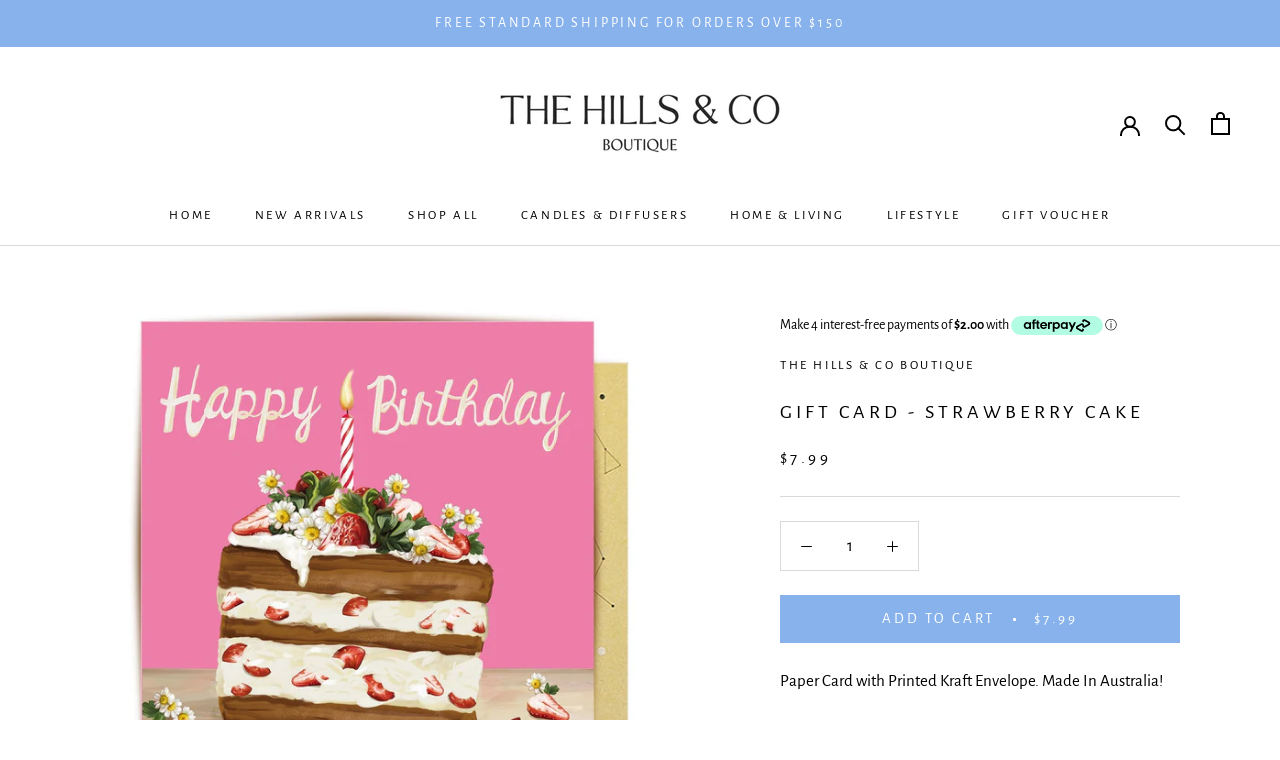

--- FILE ---
content_type: image/svg+xml
request_url: https://thehillscoboutique.com/cdn/shop/t/2/assets/cursor-zoom-in.svg?v=115213162319634266021738048974
body_size: -662
content:
<svg width="35" height="35" viewBox="0 0 35 35" xmlns="http://www.w3.org/2000/svg">
  <g fill="none" fill-rule="nonzero">
    <circle fill="#000000" cx="17.5" cy="17.5" r="17.5"/>
    <path fill="#000000" d="M24 18h-6v6h-1v-6h-6v-1h6v-6h1v6h6"/>
  </g>
</svg>

--- FILE ---
content_type: text/javascript
request_url: https://thehillscoboutique.com/cdn/shop/t/2/assets/custom.js?v=183944157590872491501630723772
body_size: -593
content:
//# sourceMappingURL=/cdn/shop/t/2/assets/custom.js.map?v=183944157590872491501630723772
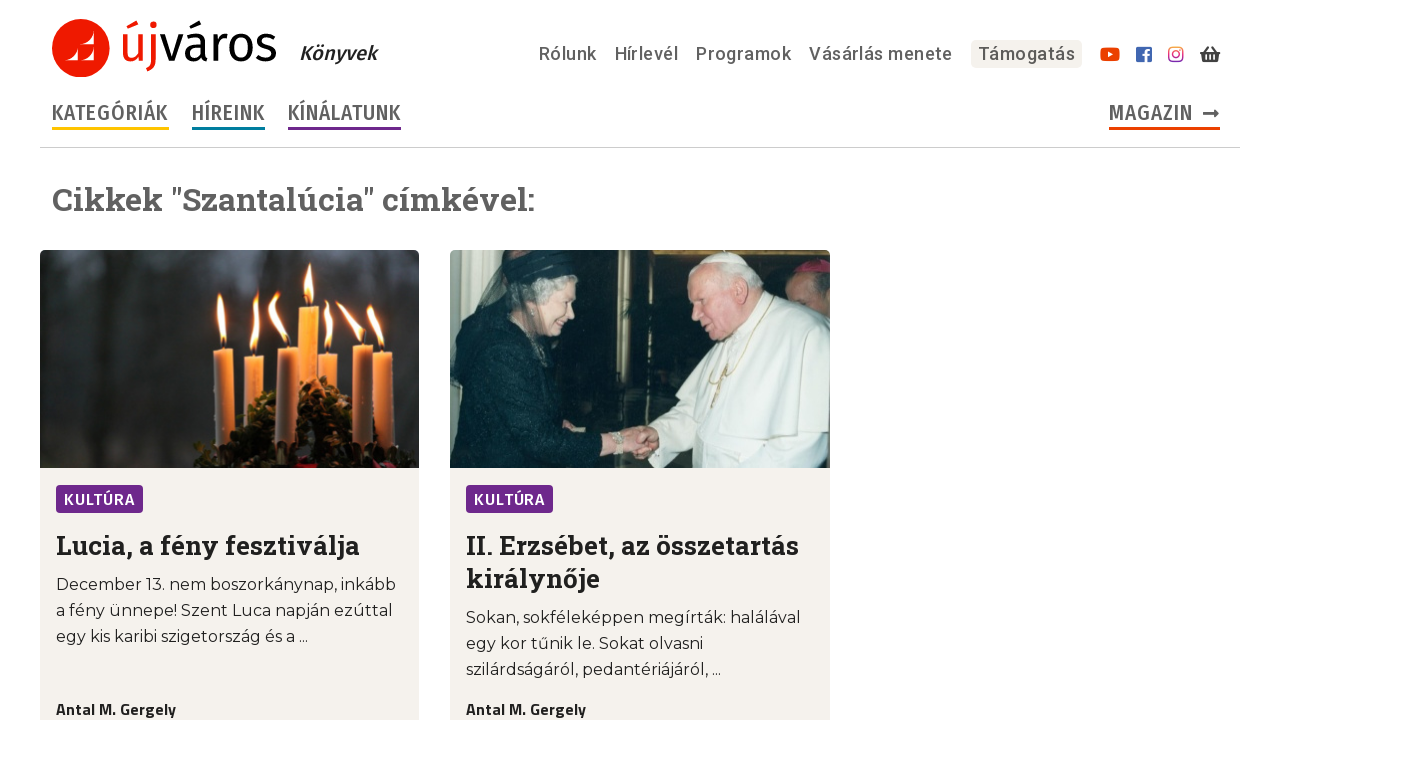

--- FILE ---
content_type: image/svg+xml
request_url: https://ujvaroskonyvek.hu/wp-content/themes/ujvaros/img/icon-hamburger.svg
body_size: -52
content:
<svg id="Layer_1" data-name="Layer 1" xmlns="http://www.w3.org/2000/svg" viewBox="0 0 24 24"><defs><style>.cls-1{fill:none;}.cls-2{fill:#424242;}</style></defs><title>baseline-menu-24px</title><path class="cls-1" d="M0,0H24V24H0Z"/><path class="cls-2" d="M3,18H21V16H3Zm0-5H21V11H3ZM3,6V8H21V6Z"/></svg>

• _Task to carry out_
The records above are to be repeated exactly, with the pictures left out.

• _Finished task_
--- FILE ---
content_type: image/svg+xml
request_url: https://thehillscoboutique.com/cdn/shop/t/2/assets/cursor-zoom-in.svg?v=115213162319634266021738048974
body_size: -662
content:
<svg width="35" height="35" viewBox="0 0 35 35" xmlns="http://www.w3.org/2000/svg">
  <g fill="none" fill-rule="nonzero">
    <circle fill="#000000" cx="17.5" cy="17.5" r="17.5"/>
    <path fill="#000000" d="M24 18h-6v6h-1v-6h-6v-1h6v-6h1v6h6"/>
  </g>
</svg>

--- FILE ---
content_type: text/javascript
request_url: https://thehillscoboutique.com/cdn/shop/t/2/assets/custom.js?v=183944157590872491501630723772
body_size: -593
content:
//# sourceMappingURL=/cdn/shop/t/2/assets/custom.js.map?v=183944157590872491501630723772

--- FILE ---
content_type: image/svg+xml
request_url: https://ujvaroskonyvek.hu/wp-content/themes/ujvaros/img/icon-hamburger.svg
body_size: -52
content:
<svg id="Layer_1" data-name="Layer 1" xmlns="http://www.w3.org/2000/svg" viewBox="0 0 24 24"><defs><style>.cls-1{fill:none;}.cls-2{fill:#424242;}</style></defs><title>baseline-menu-24px</title><path class="cls-1" d="M0,0H24V24H0Z"/><path class="cls-2" d="M3,18H21V16H3Zm0-5H21V11H3ZM3,6V8H21V6Z"/></svg>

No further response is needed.